After nearly 30 minutes, Wilkinson and Havens reached the two hunters.

“They were in the water for 30 minutes,” Havens said. “I was rowing and rowing. We finally get there and both of them are on their last legs. It took everything Mike and I had to pull them in because both their waders were plum full of water.”

Back on shore, other hunters had heard the commotion and called 911.

Once Wilkinson and Havens got the two men into their boat, they took off their sodden clothes and gave them all the dry clothing they could find.

“Not really how I imagined spending my New Year’s,” Heuvel said. “Naked on a boat with four guys.”

In a twist of fate, Wilkinson realized he knew Heuvel – Heuvel’s father-in-law is one of Wilkinson’s hunting partners.

“It was crazy, absolutely crazy,” Heuvel said.

Havens started rowing back to shore. By this time they’d drifted roughly a quarter mile down the river. Eventually, they reached the shore and dragged the boat back to the launch where an ambulance was waiting.

Both men in the water made full recoveries. Heuvel didn’t go to the hospital, although his partner did.

“We were just lucky enough we were in the right place at the right time,” Wilkinson, a former EMT, said.

Wilkinson and Havens were honored for their heroics on Feb. 2 at the Inland Northwest Wildlife Council’s annual awards banquet.
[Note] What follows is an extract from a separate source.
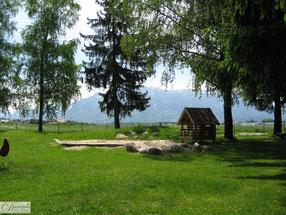 Park mit Bäumen & Spielplatz - Natur für mehr Gesundheit und Wohlbefinden - Foto by Danina's Kunst Werkstatt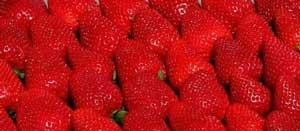 mojave strawberry plants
“We just wanted to acknowledge that they did something special,” said Wanda Clifford, the executive director of the Inland Northwest Wildlife Council. “What Mike and Jerry did, they saved their lives.”

Wilkinson, who is a council member, received the Above and Beyond Award.
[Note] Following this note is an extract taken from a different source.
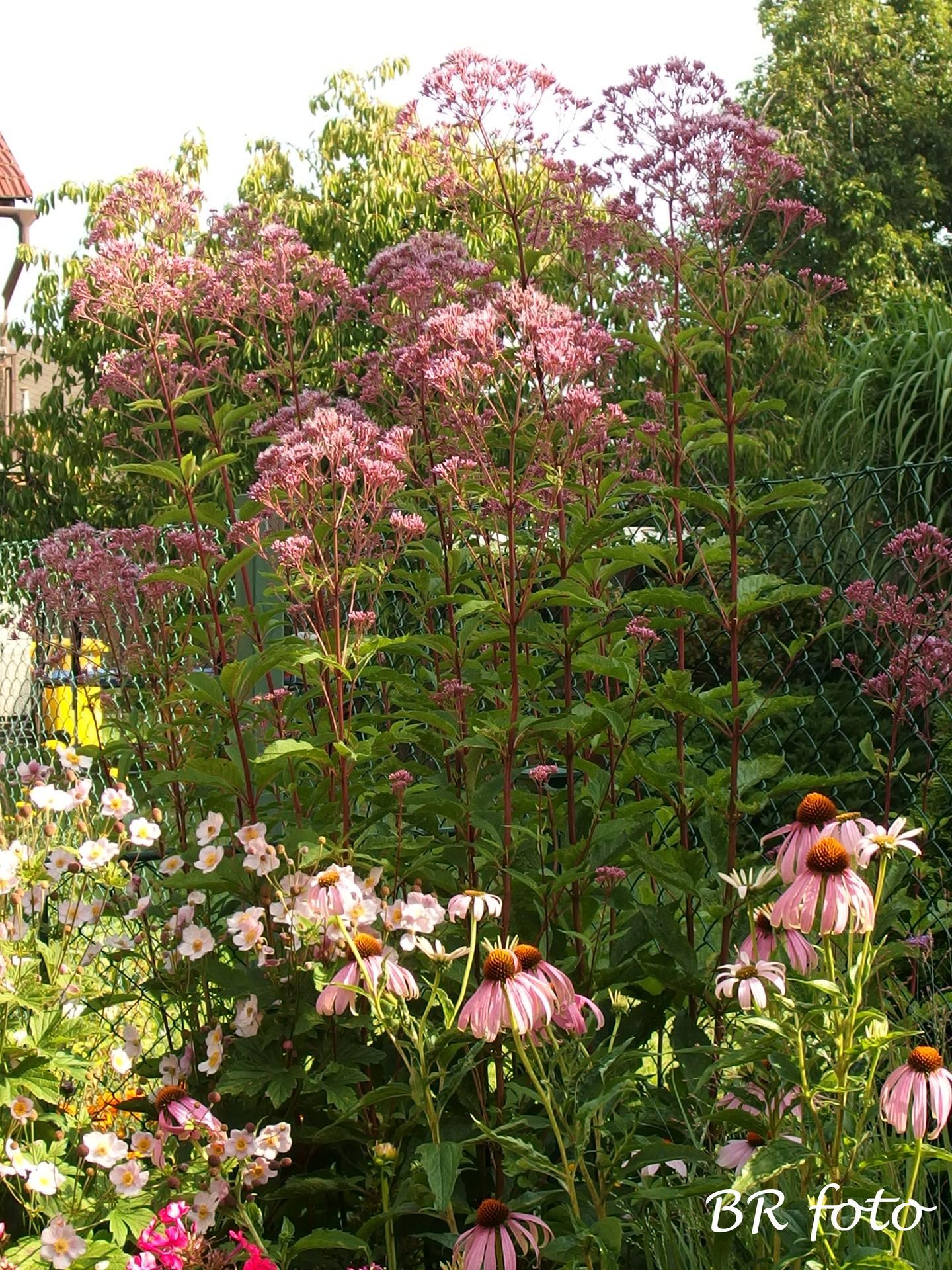 Zahrada v létě - sadec konopáč, hodně vysoká nenáročná trvalka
Heuvel is adamant that without the intervention, he would have died, leaving his 2 1/2-year-old daughter fatherless.

“Without those guys, we would have been toast,” he said.

As far as lessons learned from the experience, Heuvel has one big takeaway: Wear your life jacket.

“Don’t just give it to your kids,” he said. “There is not time. You don’t have time.”

Havens agreed, and urged boaters to watch how much gear they put on their boats.

As for what he learned?

“I need to leave my battery on the charger all night,” he said. “That was stupid.”